%mprun output from the memory_profiler package is one of the most precise tools for understanding memory usage line by line in Python functions. While cProfile shows runtime hotspots and %timeit measures execution speed, %mprun tracks incremental memory allocation (in MiB) at each line — revealing exactly where your code consumes RAM, whether from lists, DataFrames, copies, or temporary objects.

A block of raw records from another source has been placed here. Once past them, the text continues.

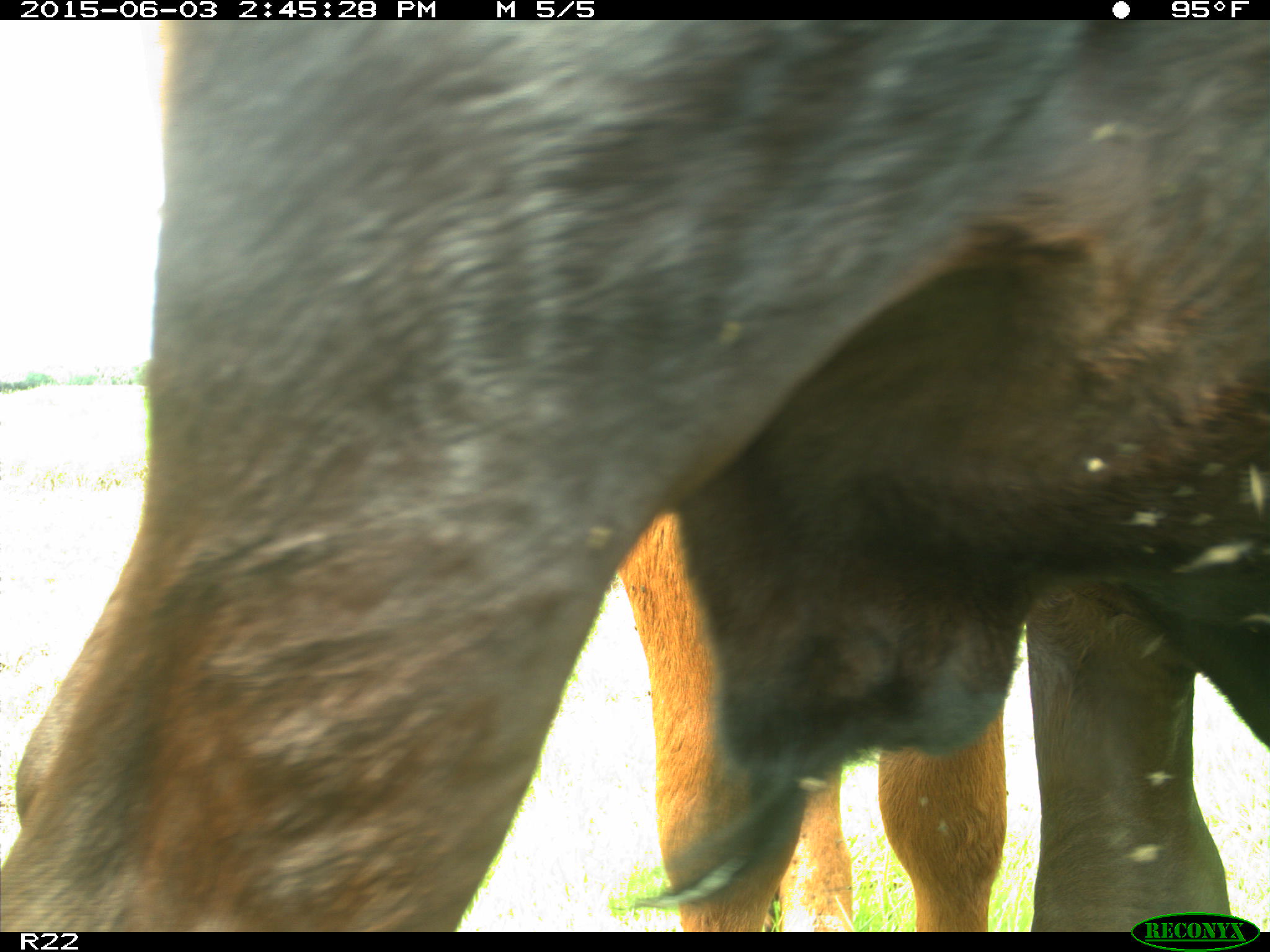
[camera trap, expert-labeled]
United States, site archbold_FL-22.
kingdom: Animalia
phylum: Chordata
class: Mammalia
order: Artiodactyla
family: Bovidae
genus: Bos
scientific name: Bos taurus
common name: domestic cow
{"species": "Bos taurus (domestic cow)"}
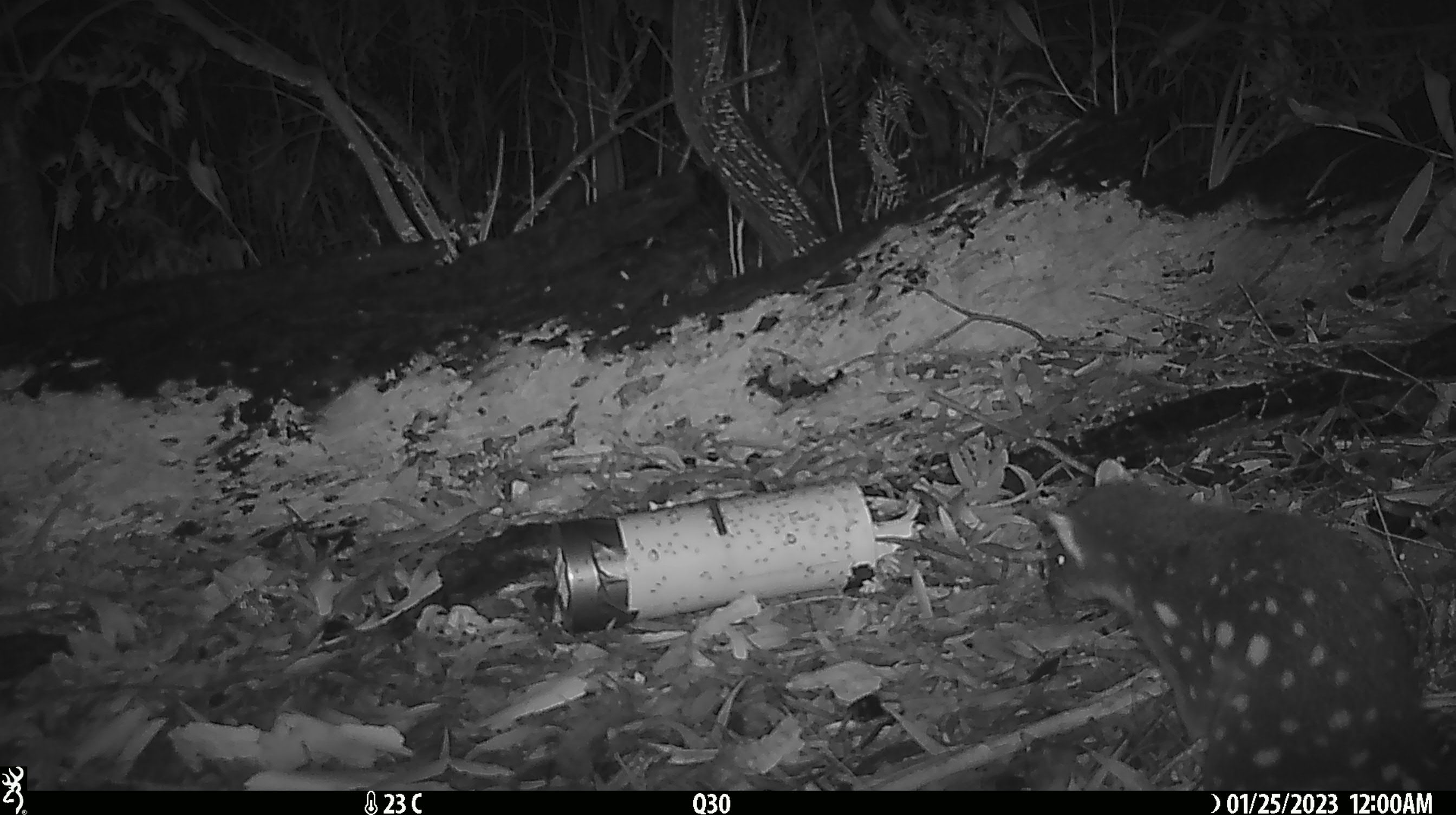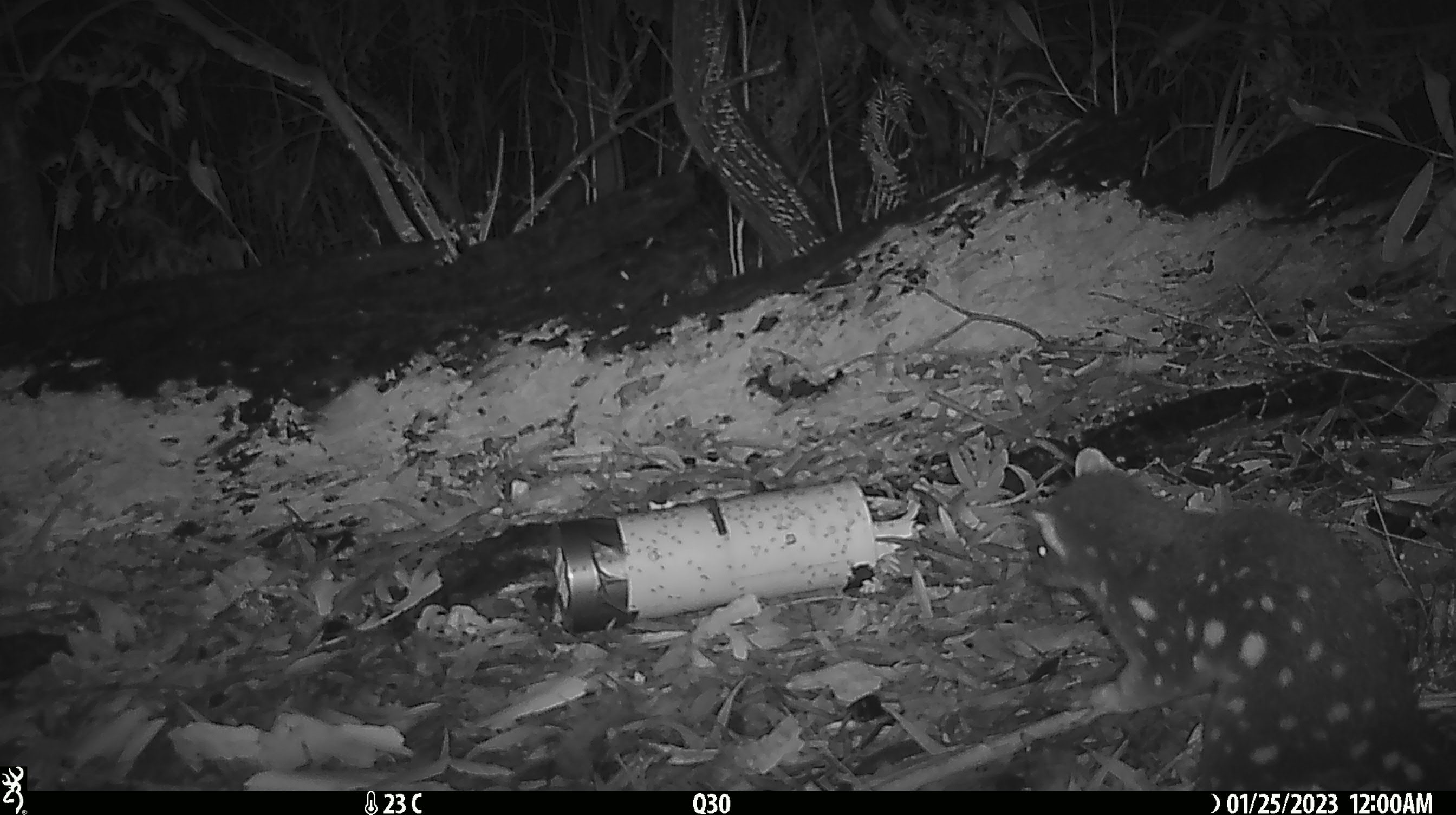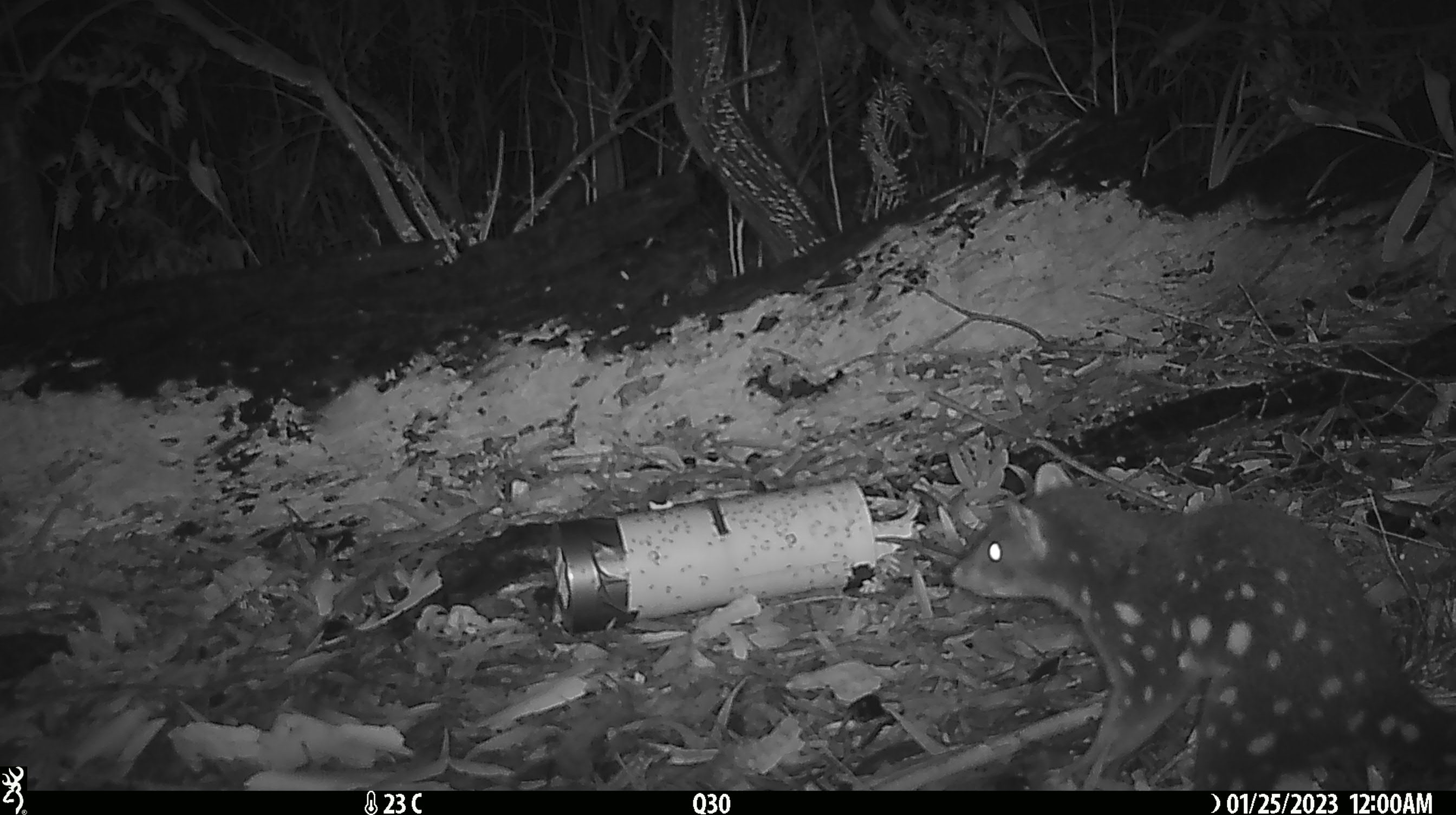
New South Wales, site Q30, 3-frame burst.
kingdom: Animalia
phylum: Chordata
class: Mammalia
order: Dasyuromorphia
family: Dasyuridae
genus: Dasyurus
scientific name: Dasyurus maculatus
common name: spotted-tailed quoll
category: quoll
Quoll (spotted-tailed quoll) (Dasyurus maculatus).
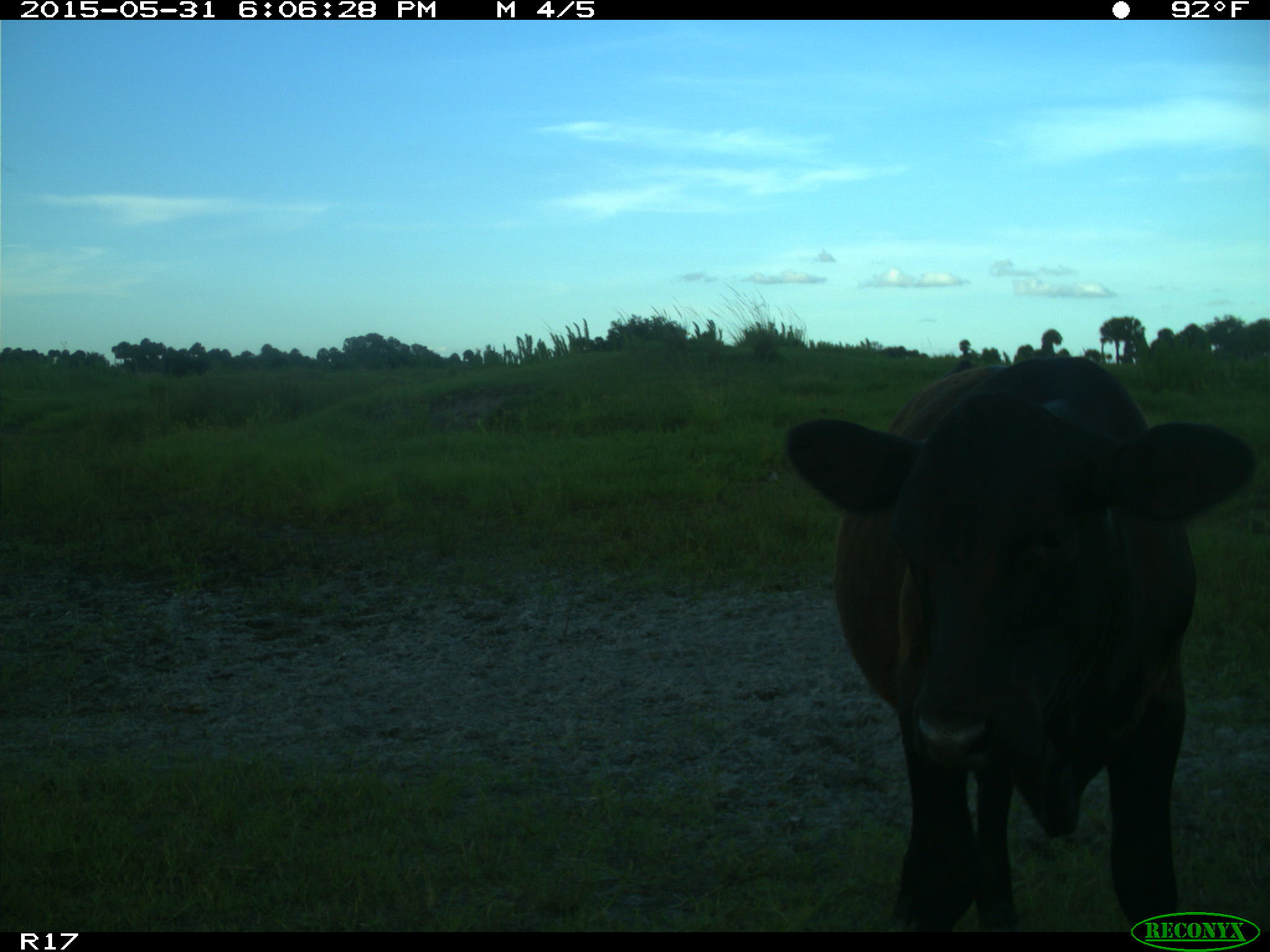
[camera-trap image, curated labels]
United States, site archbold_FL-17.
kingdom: Animalia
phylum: Chordata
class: Mammalia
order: Artiodactyla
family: Bovidae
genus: Bos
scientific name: Bos taurus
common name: domestic cow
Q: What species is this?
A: Bos taurus (domestic cow).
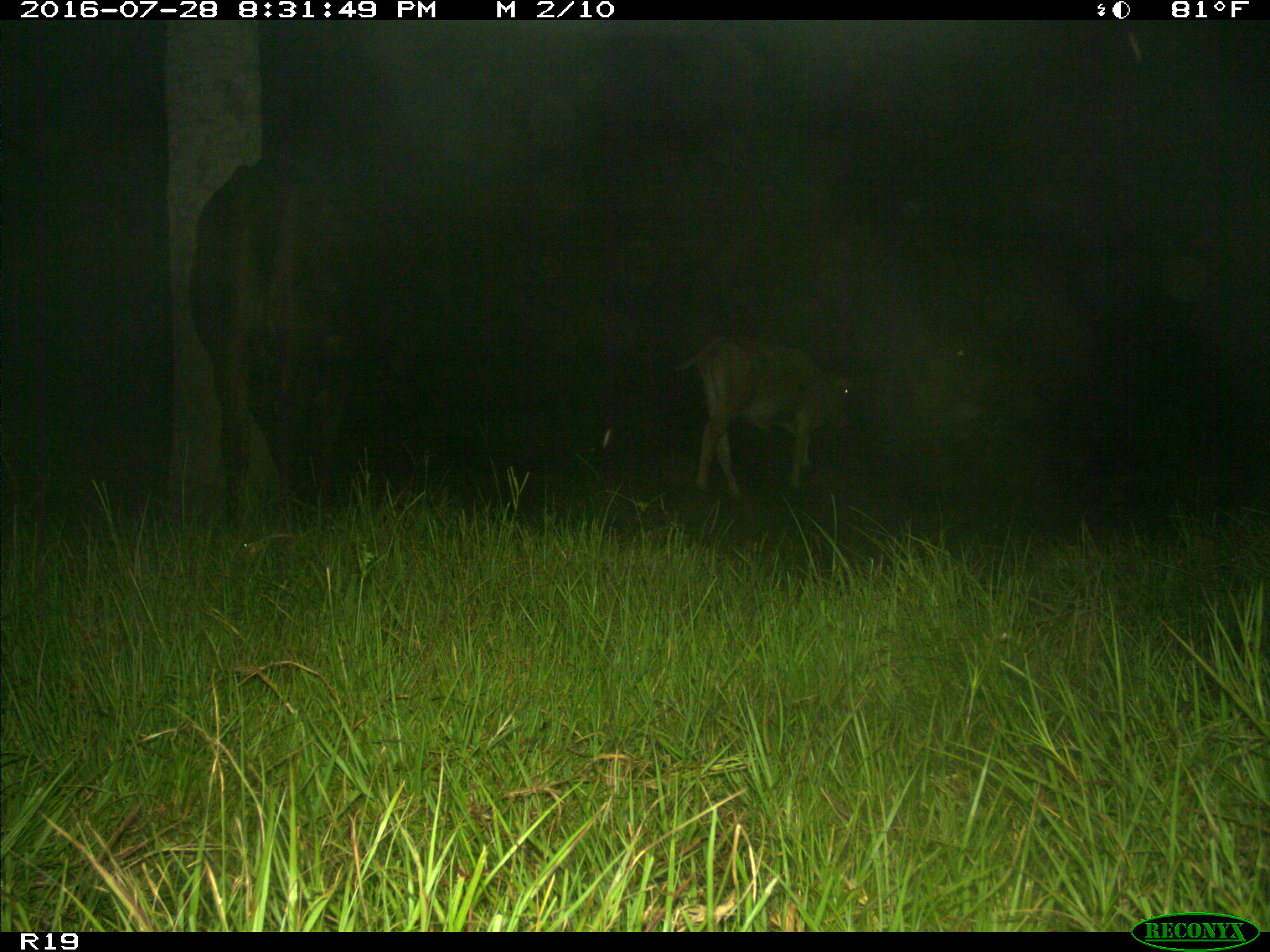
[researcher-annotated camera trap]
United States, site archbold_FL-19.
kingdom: Animalia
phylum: Chordata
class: Mammalia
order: Artiodactyla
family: Bovidae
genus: Bos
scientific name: Bos taurus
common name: domestic cow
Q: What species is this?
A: Bos taurus (domestic cow).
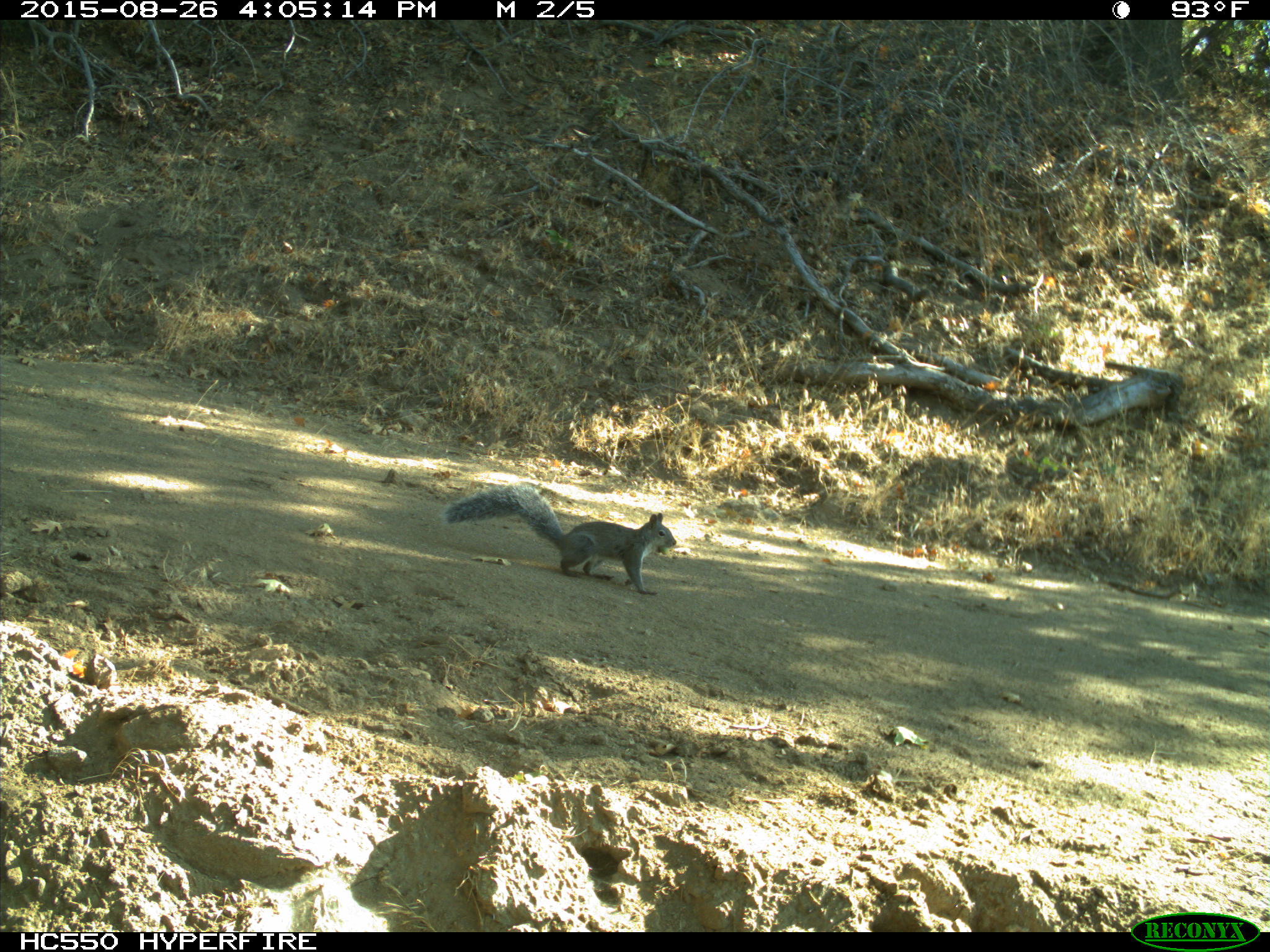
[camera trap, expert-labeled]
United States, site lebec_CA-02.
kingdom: Animalia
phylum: Chordata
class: Mammalia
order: Rodentia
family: Sciuridae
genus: Sciurus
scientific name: Sciurus carolinensis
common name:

In 2026, line-level memory profiling is essential for avoiding OOM crashes, optimizing large data processing, reducing peak memory in production pipelines, and writing memory-efficient code in pandas, Polars, machine learning, or streaming applications.
Here’s a complete, practical guide to interpreting and using %mprun output: what each column means, identifying leaks and hotspots, real-world examples, and modern best practices for reducing memory footprint in notebooks and scripts.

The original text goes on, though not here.